**Task directions**
Copy out everything from the line containing "Comparing [492,24] and" down to the end of the records below, with no changes.

-----

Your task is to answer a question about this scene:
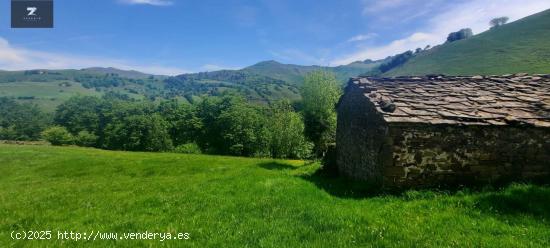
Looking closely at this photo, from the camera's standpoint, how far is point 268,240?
24.7 ft

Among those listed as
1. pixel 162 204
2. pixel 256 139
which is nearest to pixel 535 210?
pixel 162 204

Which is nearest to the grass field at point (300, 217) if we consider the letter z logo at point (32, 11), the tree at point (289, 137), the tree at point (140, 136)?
the letter z logo at point (32, 11)

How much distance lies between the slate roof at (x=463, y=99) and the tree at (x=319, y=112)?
72.3ft

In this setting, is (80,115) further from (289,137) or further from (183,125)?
(289,137)

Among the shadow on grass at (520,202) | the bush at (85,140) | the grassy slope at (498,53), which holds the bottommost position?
the bush at (85,140)

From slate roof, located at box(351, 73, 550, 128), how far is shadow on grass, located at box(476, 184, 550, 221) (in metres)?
2.89

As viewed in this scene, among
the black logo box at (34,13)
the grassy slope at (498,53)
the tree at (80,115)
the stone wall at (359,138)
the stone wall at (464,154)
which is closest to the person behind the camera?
the stone wall at (464,154)

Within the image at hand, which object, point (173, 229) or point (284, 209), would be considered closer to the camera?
point (173, 229)

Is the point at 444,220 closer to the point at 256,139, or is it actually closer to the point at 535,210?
the point at 535,210

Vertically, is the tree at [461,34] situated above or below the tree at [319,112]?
above

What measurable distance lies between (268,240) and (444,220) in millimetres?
4540

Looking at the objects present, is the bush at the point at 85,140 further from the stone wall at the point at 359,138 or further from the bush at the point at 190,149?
the stone wall at the point at 359,138

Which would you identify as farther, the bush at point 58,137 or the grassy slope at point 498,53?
the grassy slope at point 498,53

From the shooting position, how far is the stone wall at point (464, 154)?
12109mm
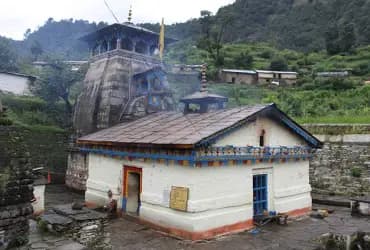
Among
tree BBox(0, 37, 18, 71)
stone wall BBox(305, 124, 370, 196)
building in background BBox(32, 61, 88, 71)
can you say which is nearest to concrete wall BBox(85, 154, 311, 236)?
stone wall BBox(305, 124, 370, 196)

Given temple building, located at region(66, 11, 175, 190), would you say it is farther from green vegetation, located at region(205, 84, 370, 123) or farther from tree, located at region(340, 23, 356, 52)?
tree, located at region(340, 23, 356, 52)

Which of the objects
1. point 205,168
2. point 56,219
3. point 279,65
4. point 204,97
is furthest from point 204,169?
point 279,65

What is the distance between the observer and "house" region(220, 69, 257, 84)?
44438 mm

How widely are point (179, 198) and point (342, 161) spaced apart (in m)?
10.6

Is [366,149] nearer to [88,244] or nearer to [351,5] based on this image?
[88,244]

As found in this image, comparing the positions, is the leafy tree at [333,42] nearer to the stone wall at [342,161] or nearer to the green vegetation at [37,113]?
the stone wall at [342,161]

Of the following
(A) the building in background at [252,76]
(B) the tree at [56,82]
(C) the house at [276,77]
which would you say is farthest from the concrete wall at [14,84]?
(C) the house at [276,77]

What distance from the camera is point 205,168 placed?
30.5 ft

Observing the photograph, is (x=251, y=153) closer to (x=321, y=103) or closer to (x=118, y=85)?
(x=118, y=85)

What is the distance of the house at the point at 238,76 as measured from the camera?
1750 inches

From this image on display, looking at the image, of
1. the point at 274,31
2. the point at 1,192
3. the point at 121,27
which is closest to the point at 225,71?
the point at 121,27

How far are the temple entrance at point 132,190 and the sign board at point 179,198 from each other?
227cm

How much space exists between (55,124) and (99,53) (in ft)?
27.1

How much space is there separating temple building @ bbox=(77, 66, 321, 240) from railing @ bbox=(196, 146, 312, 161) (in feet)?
0.10
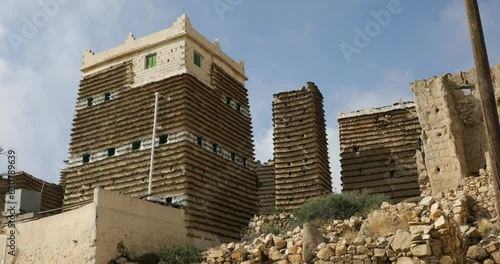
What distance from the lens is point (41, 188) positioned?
34.3m

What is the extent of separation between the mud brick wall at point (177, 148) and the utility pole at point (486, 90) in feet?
43.9

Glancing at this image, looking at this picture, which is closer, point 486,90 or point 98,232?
point 486,90

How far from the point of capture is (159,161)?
77.2 feet

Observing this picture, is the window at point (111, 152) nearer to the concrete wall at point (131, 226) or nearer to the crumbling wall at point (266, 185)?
the concrete wall at point (131, 226)

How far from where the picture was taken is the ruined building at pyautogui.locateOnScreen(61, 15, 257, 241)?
23.3m

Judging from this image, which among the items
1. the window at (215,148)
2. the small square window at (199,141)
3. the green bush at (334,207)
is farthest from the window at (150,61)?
the green bush at (334,207)

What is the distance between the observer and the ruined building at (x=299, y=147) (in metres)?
25.9

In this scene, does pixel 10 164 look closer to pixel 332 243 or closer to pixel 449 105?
pixel 332 243

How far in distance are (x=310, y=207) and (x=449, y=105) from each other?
6459 mm

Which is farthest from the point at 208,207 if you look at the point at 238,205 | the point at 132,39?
the point at 132,39

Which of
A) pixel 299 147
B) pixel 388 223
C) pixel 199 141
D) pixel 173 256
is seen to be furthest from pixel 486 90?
pixel 299 147

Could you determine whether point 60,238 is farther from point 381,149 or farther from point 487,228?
point 381,149

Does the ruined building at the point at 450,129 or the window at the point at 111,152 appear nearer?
the ruined building at the point at 450,129

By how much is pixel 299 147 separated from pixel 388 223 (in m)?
12.5
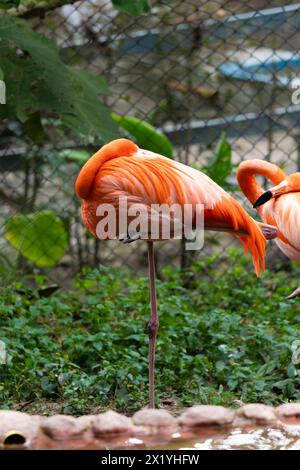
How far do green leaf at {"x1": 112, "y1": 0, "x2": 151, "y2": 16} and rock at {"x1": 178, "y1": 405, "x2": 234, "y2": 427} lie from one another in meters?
2.26

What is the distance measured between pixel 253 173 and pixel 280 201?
32cm

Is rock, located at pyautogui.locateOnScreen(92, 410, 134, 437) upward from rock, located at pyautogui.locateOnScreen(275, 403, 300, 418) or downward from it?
upward

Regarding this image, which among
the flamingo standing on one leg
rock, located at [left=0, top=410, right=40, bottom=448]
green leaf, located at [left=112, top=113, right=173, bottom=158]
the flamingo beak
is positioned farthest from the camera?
green leaf, located at [left=112, top=113, right=173, bottom=158]

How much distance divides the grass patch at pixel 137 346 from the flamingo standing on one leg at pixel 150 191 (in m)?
0.36

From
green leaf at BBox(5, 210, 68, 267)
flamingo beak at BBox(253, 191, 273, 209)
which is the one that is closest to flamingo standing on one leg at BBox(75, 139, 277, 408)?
flamingo beak at BBox(253, 191, 273, 209)

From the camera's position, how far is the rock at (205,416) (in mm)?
2652

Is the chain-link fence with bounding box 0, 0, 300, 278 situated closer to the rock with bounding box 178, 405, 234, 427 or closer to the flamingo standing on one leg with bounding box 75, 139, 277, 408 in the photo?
the flamingo standing on one leg with bounding box 75, 139, 277, 408

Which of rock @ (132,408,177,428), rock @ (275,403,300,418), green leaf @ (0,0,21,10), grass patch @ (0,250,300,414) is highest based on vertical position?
green leaf @ (0,0,21,10)

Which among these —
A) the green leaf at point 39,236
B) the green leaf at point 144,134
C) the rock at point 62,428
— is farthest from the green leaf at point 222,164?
the rock at point 62,428

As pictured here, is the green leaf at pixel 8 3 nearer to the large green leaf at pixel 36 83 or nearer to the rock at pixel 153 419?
the large green leaf at pixel 36 83

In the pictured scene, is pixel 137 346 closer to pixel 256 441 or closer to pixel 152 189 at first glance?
pixel 152 189

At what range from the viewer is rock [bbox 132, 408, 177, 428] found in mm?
2617

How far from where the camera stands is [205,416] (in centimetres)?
268

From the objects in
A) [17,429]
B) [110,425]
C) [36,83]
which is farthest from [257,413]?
[36,83]
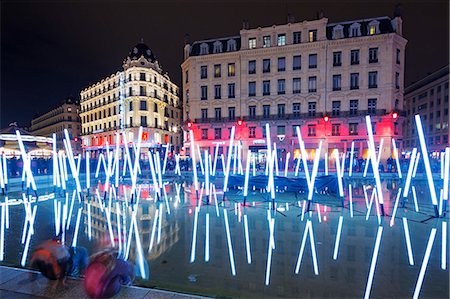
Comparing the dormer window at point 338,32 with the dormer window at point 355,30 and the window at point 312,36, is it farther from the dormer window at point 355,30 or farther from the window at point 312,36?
the window at point 312,36

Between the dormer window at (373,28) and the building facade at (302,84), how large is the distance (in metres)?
0.12

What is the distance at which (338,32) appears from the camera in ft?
105

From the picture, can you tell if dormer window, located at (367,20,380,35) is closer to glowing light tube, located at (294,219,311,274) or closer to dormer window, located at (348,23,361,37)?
dormer window, located at (348,23,361,37)

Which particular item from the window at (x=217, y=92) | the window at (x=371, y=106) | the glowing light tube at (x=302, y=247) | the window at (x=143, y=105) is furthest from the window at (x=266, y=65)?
the glowing light tube at (x=302, y=247)

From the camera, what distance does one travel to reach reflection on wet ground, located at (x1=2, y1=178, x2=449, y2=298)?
448 centimetres

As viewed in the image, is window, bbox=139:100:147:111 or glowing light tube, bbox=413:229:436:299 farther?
window, bbox=139:100:147:111

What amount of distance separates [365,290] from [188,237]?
4241mm

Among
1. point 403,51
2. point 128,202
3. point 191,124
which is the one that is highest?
point 403,51

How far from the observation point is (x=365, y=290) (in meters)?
4.28

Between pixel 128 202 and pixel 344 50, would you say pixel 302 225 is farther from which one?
pixel 344 50

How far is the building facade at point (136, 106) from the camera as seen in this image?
48.1m

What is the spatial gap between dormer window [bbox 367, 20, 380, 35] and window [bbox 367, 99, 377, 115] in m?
8.19

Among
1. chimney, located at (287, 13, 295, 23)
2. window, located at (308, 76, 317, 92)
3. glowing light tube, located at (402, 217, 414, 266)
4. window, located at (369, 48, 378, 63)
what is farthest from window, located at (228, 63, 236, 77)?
glowing light tube, located at (402, 217, 414, 266)

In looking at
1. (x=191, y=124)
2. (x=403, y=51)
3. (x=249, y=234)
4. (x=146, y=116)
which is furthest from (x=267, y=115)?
(x=249, y=234)
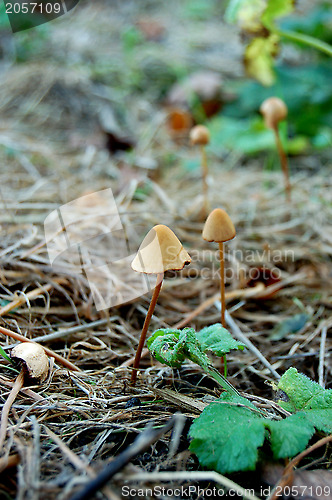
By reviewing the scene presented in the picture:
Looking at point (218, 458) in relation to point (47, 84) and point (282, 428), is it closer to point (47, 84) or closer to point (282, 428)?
point (282, 428)

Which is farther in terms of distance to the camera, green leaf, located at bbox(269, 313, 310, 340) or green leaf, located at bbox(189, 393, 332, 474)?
green leaf, located at bbox(269, 313, 310, 340)

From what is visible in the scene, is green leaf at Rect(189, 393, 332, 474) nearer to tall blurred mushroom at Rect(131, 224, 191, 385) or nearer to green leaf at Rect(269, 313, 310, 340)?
tall blurred mushroom at Rect(131, 224, 191, 385)

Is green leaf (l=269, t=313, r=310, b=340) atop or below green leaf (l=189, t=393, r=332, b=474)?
below

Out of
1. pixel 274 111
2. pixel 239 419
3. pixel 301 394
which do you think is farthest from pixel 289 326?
pixel 274 111

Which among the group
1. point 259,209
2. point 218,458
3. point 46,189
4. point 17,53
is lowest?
point 259,209

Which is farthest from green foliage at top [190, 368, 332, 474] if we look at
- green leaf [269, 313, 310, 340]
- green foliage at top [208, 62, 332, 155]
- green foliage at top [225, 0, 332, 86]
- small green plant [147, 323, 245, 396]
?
green foliage at top [208, 62, 332, 155]

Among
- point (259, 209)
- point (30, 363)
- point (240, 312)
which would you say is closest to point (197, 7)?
point (259, 209)

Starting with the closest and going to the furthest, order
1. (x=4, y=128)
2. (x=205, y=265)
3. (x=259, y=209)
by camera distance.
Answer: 1. (x=205, y=265)
2. (x=259, y=209)
3. (x=4, y=128)

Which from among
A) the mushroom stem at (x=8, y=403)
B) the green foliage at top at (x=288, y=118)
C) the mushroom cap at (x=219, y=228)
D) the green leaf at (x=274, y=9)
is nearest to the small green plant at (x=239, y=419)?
the mushroom cap at (x=219, y=228)
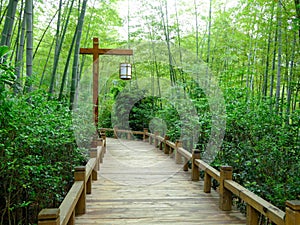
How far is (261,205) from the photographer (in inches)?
89.5

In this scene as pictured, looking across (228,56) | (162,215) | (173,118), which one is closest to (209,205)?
(162,215)

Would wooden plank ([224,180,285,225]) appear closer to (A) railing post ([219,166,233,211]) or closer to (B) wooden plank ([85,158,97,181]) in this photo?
(A) railing post ([219,166,233,211])

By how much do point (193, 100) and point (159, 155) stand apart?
187 centimetres

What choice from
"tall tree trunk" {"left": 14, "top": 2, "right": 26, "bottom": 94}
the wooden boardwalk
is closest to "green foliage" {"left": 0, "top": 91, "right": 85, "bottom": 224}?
"tall tree trunk" {"left": 14, "top": 2, "right": 26, "bottom": 94}

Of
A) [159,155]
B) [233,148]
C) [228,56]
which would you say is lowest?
[159,155]

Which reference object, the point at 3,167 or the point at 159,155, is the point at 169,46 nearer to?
the point at 159,155

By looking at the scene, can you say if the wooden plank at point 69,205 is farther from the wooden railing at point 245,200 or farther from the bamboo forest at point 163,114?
the wooden railing at point 245,200

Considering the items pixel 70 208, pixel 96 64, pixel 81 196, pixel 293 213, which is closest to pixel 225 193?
pixel 293 213

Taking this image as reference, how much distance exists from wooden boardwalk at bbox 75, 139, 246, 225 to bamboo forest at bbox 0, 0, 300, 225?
0.03m

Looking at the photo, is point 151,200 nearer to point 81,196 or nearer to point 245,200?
point 81,196

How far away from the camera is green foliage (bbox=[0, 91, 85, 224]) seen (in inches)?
88.1

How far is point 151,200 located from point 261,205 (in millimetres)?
1353

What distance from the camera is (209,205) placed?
319cm

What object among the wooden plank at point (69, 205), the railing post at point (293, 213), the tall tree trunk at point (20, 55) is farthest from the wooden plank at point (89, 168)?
the railing post at point (293, 213)
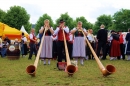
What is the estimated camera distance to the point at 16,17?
2276 inches

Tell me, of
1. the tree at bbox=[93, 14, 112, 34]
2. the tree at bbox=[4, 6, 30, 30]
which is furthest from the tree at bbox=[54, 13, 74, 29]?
the tree at bbox=[4, 6, 30, 30]

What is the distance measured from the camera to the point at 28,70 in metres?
7.11

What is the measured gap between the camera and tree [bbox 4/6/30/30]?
56406mm

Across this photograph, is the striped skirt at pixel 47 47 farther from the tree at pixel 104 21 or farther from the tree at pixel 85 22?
the tree at pixel 104 21

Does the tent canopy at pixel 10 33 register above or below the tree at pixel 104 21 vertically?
below

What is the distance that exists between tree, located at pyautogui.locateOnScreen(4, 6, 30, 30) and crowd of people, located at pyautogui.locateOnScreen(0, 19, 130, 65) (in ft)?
124

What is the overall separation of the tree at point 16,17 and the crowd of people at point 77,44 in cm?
3781

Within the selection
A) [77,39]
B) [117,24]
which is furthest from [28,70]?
[117,24]

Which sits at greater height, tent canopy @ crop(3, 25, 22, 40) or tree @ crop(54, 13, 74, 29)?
tree @ crop(54, 13, 74, 29)

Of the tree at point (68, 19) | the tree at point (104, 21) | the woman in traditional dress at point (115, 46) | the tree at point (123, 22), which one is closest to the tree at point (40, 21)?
the tree at point (68, 19)

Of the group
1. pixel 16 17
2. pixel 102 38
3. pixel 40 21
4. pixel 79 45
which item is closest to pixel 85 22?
pixel 40 21

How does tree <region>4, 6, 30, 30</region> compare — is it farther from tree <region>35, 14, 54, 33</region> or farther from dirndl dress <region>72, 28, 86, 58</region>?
dirndl dress <region>72, 28, 86, 58</region>

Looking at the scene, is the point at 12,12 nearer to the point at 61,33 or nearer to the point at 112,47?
the point at 112,47

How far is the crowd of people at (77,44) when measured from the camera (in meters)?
→ 10.9
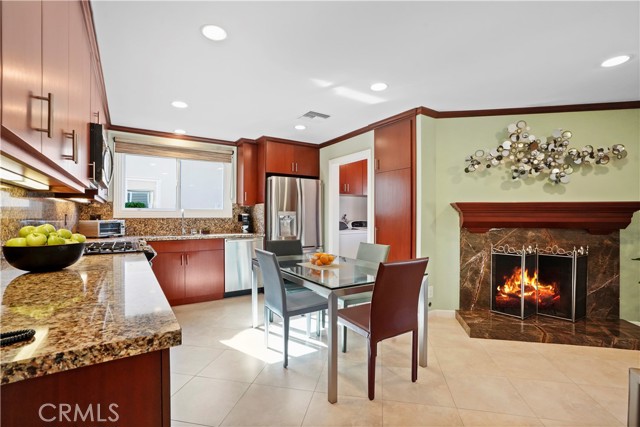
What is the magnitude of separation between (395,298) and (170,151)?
3.67 metres

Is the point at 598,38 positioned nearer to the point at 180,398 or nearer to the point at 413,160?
the point at 413,160

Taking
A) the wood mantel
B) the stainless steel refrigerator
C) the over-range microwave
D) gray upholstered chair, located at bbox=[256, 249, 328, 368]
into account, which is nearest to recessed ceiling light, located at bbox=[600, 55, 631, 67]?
the wood mantel

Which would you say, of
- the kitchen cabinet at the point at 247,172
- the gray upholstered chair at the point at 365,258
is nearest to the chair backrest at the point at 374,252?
the gray upholstered chair at the point at 365,258

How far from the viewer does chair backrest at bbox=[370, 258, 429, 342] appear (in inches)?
70.6

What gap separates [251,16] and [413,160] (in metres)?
2.17

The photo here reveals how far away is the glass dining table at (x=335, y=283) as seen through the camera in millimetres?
1812

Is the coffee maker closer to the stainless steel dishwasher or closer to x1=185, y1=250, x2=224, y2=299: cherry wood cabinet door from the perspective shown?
the stainless steel dishwasher

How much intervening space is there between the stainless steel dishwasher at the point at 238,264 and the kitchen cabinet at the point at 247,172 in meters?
0.69

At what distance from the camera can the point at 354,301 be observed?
2.63 meters

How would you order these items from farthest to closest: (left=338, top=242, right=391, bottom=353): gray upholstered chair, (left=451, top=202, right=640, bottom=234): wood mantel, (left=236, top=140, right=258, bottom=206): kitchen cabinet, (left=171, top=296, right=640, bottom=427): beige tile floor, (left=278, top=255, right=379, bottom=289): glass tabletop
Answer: (left=236, top=140, right=258, bottom=206): kitchen cabinet < (left=451, top=202, right=640, bottom=234): wood mantel < (left=338, top=242, right=391, bottom=353): gray upholstered chair < (left=278, top=255, right=379, bottom=289): glass tabletop < (left=171, top=296, right=640, bottom=427): beige tile floor

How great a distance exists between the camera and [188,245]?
3.81m

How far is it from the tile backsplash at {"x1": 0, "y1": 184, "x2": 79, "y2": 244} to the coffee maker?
2.27m

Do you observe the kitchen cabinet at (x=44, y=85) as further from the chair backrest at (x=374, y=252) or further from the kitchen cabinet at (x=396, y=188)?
the kitchen cabinet at (x=396, y=188)

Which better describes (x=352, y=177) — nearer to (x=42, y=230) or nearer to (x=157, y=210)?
(x=157, y=210)
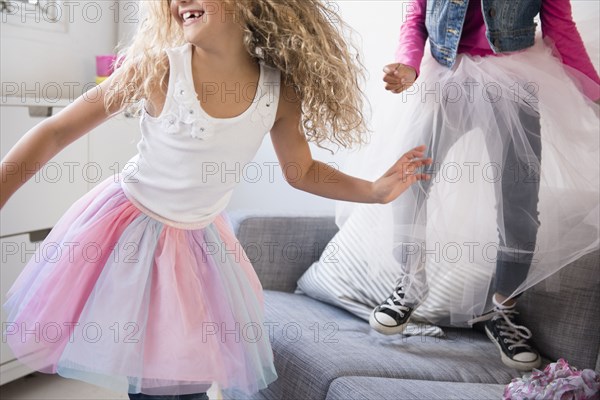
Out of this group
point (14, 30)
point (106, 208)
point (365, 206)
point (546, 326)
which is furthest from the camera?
→ point (14, 30)

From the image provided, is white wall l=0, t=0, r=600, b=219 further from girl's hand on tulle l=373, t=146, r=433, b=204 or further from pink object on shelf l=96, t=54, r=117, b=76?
girl's hand on tulle l=373, t=146, r=433, b=204

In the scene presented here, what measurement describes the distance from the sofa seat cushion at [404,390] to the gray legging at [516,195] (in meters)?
0.28

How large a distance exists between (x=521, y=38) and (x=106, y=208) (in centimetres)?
92

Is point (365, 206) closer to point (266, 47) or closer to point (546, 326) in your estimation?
point (546, 326)

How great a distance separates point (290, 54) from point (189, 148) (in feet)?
0.75

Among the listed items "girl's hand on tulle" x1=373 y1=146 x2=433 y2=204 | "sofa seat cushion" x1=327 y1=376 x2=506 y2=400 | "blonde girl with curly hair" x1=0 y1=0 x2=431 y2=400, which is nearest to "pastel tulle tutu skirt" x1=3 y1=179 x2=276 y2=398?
"blonde girl with curly hair" x1=0 y1=0 x2=431 y2=400

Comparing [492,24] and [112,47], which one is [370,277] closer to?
[492,24]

-----

**Response to the exercise**
Comparing [492,24] and [112,47], which one is [370,277] closer to?
[492,24]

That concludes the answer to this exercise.